**Exercise description:** Leaving out every image, restate all the records word for word.

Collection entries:

★ ★ ★

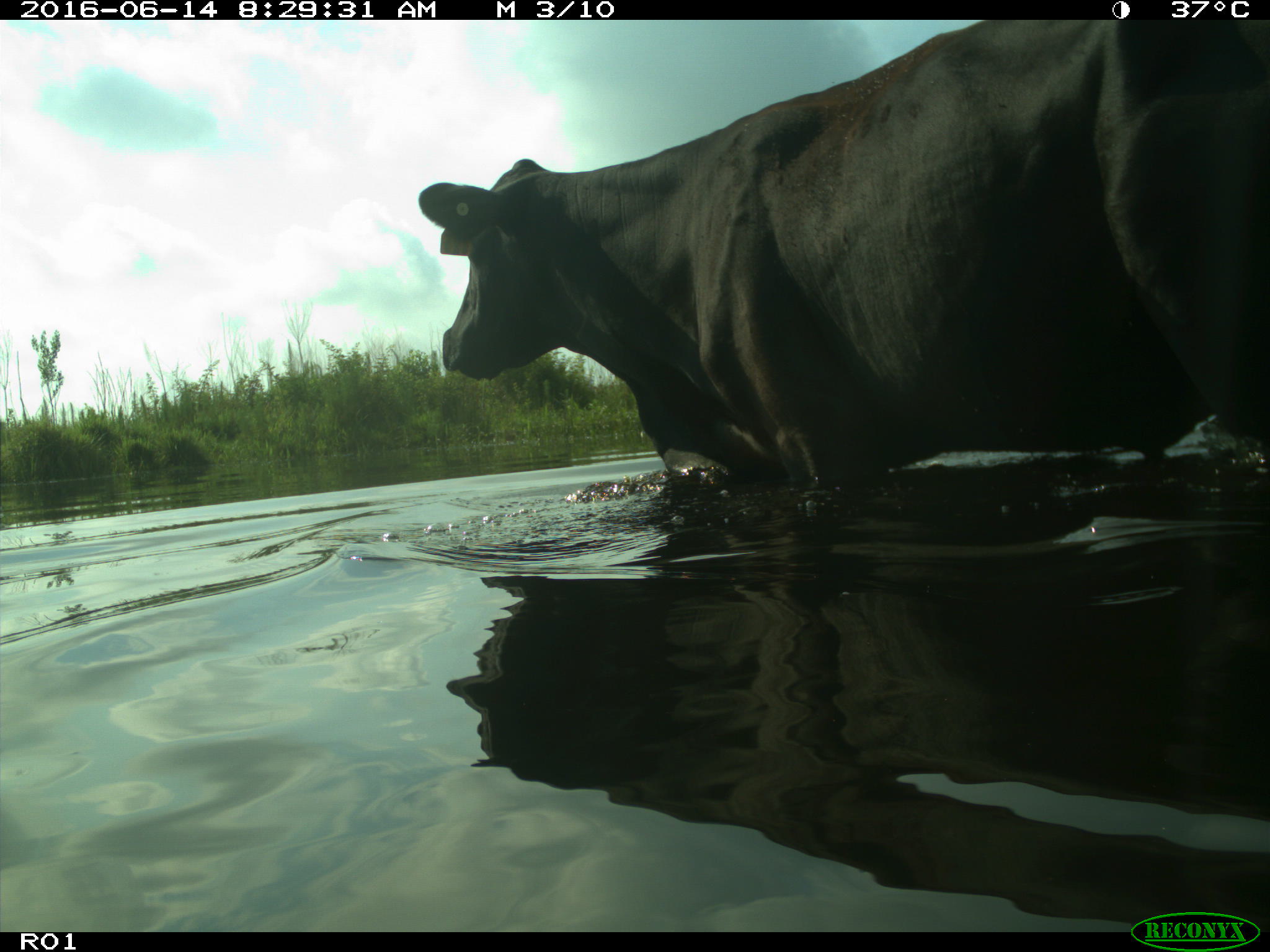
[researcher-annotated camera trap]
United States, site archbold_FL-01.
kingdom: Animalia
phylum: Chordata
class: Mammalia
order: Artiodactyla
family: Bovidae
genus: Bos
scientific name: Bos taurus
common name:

★ ★ ★

**Output:**
[researcher-annotated camera trap]
United States, site archbold_FL-01.
kingdom: Animalia
phylum: Chordata
class: Mammalia
order: Artiodactyla
family: Bovidae
genus: Bos
scientific name: Bos taurus
common name:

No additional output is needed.